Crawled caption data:
--- START ---

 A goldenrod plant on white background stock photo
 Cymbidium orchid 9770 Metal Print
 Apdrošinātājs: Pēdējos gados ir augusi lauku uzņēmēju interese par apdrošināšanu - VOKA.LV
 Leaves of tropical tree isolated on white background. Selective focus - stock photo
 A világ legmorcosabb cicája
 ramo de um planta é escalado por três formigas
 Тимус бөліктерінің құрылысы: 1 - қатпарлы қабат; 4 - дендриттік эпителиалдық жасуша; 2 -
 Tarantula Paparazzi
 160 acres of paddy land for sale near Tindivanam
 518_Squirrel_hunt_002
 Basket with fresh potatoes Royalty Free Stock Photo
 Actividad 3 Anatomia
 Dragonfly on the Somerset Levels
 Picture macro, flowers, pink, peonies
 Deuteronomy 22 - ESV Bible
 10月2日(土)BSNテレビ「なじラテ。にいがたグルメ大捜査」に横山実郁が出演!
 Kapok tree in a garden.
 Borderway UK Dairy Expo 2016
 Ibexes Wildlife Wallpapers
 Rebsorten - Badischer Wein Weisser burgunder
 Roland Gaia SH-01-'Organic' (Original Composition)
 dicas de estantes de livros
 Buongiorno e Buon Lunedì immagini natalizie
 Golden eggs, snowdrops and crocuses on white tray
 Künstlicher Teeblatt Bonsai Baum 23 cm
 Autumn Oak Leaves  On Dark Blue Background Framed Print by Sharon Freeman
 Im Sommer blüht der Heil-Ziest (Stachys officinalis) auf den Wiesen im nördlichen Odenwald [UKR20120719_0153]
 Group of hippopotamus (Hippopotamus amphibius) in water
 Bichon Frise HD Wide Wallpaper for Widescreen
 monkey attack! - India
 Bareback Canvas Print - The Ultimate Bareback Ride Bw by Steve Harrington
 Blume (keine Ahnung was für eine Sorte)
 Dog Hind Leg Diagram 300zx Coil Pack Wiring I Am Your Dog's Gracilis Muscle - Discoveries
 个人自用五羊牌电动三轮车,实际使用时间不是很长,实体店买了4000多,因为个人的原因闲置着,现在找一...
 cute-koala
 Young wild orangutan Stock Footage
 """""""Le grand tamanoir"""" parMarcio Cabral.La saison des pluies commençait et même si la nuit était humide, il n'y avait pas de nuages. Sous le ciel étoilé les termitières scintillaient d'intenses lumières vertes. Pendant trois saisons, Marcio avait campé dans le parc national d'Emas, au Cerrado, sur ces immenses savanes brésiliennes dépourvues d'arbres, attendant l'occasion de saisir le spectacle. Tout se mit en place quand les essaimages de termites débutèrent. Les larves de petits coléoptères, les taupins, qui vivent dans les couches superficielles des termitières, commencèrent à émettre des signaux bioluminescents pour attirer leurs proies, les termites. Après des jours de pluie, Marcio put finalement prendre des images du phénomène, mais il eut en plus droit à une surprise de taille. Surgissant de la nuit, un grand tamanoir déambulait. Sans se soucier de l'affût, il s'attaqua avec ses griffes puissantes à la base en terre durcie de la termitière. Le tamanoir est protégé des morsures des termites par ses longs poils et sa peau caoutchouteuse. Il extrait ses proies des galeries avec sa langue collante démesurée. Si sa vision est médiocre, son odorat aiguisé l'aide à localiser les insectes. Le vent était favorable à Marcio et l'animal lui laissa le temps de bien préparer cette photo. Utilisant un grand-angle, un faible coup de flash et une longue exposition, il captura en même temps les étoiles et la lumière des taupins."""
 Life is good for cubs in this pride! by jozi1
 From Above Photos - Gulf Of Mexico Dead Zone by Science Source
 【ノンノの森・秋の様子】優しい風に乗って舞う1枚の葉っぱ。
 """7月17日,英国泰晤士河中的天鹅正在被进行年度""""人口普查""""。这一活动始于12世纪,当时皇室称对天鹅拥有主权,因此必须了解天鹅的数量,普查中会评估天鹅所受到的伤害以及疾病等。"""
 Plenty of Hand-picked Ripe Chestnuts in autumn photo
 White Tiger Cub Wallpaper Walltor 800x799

--- END ---

Exercise description
Copy down every line of the entries containing the word "tree".

Solution below
 Leaves of tropical tree isolated on white background. Selective focus - stock photo
 Kapok tree in a garden.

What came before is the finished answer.